Oireachtas Joint and Select Committees

Thursday, 18 April 2024

Committee on Key Issues affecting the Traveller Community

Give Travellers the Floor: Discussion

Photo of Tom ClonanTom Clonan (Independent) | Oireachtas source

I am an Independent Senator and I welcome all the witnesses to the Houses here today. It is lovely to sit here and listen to the contributions. I will be brief. I have only been here for two years. When I had been here for approximately a month or six weeks, my head was still spinning from trying to get used to how these Houses work and, as Deputy Ó Cuív said, how slowly things move in here, despite the frantic pace. For example, I will have to leave shortly because so many things are scheduled at the same time. I had been here for approximately six weeks and it was a beautiful, sunny day. I was out the front on the Plinth and Eileen was sitting outside, taking a break. She said to me, "Come here to me, Tom. Come over here and sit beside me." I went over and sat in the beautiful sunshine with Eileen. She asked me how I was getting on, how I was finding it and so on. Then Eileen said to me a sentence that I remind myself of every day I am in here. She said, "Do not forget, Tom, you are an activist. That is what we are here for. Do not ever forget that. You are an activist." I take that as a rule of how we should operate in here to help everybody and promote equality in all areas of Irish life.

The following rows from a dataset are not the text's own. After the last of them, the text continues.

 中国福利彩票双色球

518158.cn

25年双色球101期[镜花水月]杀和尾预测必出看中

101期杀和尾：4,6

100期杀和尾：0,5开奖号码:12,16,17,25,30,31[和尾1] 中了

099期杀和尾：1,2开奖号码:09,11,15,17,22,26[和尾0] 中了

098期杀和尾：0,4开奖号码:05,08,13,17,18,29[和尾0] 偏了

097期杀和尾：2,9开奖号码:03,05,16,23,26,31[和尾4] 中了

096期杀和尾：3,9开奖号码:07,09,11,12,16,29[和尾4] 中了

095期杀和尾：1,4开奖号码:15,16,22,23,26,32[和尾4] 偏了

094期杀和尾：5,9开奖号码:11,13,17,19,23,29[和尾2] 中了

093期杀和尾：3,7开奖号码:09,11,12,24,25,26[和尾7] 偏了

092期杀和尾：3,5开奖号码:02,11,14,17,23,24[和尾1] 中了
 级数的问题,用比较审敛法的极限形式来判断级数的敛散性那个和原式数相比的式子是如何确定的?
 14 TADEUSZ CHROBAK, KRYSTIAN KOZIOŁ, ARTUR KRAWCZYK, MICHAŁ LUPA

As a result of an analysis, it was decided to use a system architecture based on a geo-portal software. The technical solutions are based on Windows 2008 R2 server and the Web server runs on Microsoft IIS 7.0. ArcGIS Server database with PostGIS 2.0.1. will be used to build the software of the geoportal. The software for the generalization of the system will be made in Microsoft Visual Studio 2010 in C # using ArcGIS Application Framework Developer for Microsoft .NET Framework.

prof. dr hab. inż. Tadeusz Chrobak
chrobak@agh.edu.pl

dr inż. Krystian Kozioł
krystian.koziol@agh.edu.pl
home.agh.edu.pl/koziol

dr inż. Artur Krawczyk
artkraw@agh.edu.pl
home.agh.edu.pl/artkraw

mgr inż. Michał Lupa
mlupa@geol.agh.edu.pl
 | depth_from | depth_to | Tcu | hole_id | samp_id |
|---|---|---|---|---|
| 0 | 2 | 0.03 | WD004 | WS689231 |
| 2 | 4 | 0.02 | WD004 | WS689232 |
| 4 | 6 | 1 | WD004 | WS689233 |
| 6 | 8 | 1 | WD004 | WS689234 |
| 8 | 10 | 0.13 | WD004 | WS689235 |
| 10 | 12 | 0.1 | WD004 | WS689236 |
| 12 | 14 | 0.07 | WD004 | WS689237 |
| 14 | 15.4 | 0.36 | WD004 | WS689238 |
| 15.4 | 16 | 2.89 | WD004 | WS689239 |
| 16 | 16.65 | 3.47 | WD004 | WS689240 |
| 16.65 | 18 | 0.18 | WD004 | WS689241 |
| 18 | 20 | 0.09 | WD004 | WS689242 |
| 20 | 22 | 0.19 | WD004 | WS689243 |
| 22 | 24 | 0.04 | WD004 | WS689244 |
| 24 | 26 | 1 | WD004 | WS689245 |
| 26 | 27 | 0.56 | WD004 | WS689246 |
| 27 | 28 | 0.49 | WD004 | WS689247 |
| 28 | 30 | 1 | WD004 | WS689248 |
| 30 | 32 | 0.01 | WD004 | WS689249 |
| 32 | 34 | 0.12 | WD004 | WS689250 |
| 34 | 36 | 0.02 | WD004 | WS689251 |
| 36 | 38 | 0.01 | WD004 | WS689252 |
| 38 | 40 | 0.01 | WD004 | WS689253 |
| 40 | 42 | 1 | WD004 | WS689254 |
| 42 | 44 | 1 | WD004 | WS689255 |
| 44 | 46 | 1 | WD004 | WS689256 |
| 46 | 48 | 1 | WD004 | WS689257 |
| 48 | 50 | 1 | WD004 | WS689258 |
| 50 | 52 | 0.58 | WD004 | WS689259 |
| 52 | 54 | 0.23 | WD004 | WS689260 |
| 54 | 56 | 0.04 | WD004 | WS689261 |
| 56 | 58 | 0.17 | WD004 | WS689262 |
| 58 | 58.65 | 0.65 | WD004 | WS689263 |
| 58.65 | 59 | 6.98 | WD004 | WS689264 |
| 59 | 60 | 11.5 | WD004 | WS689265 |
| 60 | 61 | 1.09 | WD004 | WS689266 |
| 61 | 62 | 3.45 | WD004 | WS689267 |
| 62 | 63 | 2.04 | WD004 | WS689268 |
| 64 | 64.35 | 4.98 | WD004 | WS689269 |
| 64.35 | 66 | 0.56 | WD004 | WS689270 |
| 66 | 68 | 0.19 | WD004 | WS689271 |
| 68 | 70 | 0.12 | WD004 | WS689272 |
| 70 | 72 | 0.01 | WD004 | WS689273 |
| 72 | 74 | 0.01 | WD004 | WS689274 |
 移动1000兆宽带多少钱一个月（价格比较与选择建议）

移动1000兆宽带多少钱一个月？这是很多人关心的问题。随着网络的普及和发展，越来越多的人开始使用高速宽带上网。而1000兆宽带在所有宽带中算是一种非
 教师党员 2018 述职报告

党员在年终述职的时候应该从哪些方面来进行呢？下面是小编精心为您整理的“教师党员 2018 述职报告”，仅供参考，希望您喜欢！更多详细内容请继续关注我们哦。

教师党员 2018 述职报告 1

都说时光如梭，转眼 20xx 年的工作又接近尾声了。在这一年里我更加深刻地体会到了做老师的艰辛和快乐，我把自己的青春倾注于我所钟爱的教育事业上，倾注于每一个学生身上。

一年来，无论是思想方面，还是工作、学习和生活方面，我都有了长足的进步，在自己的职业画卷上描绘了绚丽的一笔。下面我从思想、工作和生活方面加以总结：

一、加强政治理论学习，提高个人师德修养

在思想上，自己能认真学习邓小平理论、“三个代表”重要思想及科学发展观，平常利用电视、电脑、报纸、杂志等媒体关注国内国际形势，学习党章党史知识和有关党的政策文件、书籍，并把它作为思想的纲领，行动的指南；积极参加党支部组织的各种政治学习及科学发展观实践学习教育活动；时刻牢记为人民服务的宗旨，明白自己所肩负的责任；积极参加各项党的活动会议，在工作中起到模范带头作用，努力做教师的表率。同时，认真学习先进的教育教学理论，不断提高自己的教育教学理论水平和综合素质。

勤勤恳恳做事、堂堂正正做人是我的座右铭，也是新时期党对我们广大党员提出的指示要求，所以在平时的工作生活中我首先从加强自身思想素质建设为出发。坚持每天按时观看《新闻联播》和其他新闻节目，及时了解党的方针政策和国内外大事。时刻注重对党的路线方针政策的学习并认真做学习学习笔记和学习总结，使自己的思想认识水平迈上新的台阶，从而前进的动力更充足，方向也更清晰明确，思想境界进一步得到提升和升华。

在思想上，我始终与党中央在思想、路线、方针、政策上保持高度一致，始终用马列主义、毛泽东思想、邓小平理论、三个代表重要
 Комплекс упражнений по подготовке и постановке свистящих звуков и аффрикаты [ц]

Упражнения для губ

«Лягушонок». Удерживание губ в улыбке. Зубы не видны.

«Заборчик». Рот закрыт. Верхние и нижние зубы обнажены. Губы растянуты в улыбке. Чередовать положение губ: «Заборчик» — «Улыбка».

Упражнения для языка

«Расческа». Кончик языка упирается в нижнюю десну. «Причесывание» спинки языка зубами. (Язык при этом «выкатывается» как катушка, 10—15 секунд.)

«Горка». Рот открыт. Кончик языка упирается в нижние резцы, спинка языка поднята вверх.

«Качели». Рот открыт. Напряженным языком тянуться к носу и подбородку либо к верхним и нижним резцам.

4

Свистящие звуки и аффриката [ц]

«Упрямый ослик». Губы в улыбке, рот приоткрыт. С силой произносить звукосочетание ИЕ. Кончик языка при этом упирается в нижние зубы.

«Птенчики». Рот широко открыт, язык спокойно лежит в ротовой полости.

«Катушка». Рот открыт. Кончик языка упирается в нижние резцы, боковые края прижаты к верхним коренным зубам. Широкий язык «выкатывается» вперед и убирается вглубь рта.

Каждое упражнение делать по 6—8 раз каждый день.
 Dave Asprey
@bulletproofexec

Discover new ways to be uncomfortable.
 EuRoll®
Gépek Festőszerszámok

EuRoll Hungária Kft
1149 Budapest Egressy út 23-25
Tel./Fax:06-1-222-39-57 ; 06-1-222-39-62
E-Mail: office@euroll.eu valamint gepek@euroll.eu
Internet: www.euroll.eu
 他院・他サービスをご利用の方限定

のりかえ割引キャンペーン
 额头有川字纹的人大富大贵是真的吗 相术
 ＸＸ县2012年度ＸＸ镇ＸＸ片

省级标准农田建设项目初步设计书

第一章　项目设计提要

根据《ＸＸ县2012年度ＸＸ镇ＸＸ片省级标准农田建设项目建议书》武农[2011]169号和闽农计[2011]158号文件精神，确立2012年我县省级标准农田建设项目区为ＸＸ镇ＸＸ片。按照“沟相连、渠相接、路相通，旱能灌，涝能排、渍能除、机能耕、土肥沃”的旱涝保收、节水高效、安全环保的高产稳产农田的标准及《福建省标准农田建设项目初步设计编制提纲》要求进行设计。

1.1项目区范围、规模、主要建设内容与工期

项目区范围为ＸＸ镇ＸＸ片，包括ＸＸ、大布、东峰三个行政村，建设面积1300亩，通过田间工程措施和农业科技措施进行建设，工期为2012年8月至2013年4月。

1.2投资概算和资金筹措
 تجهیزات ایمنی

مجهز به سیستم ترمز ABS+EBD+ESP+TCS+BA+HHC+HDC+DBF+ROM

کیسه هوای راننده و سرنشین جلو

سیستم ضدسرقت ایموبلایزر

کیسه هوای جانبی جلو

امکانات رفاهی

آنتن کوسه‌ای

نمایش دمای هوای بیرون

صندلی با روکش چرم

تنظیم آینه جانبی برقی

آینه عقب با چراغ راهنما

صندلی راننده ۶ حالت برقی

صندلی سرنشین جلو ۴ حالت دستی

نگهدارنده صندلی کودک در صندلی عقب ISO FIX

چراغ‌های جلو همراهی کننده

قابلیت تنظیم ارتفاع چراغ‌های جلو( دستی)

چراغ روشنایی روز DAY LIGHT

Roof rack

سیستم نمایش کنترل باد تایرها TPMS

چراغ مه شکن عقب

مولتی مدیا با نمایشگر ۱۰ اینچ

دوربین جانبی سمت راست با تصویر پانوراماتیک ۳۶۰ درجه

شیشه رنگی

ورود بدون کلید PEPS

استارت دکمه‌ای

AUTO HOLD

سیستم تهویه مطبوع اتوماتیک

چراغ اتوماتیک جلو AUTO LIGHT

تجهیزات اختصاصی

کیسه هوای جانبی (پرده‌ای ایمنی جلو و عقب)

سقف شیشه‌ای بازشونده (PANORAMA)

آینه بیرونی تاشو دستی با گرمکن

In a previous life I was in the Army. One of my sergeants was a member of the Traveller community. We went overseas to Lebanon. It was his first time overseas. We were in south Lebanon, in a little village called Al Yatun, which is up on the top of a mountain. The Lebanese there all learned English from Irish soldiers, who have been going over since the 1970s. All the local Arabs had a Dublin accent. When the local mukhtar was upset, he used to say "Jaysus". I do not think he knew what he was actually saying, but he could hear the Irish soldiers saying it all the time. The Lebanese in Al Yatun were used to 600 Irish troops arriving every six months for nearly 40 years at that stage. We were all in uniform and we were all white, because it was a very homogenous group of people. However, this sergeant and I walked out onto the checkpoint and went into the shop, which was run by a fellow called Hafif. We used to call him "Hafif the thief" but he insisted that he was Hafif the honest man. His shop was called Dunnes Stores and it was basically a corrugated shack. This sergeant and I went in and everybody stood up. They completely ignored me and went straight over to this man and said, "Ahlan wa sahlan" because they immediately recognised that there was something different about him. They saw his difference as something special, something beautiful and something to be celebrated. It was a very moving moment. What we need to do in Ireland is to celebrate difference across all our citizens.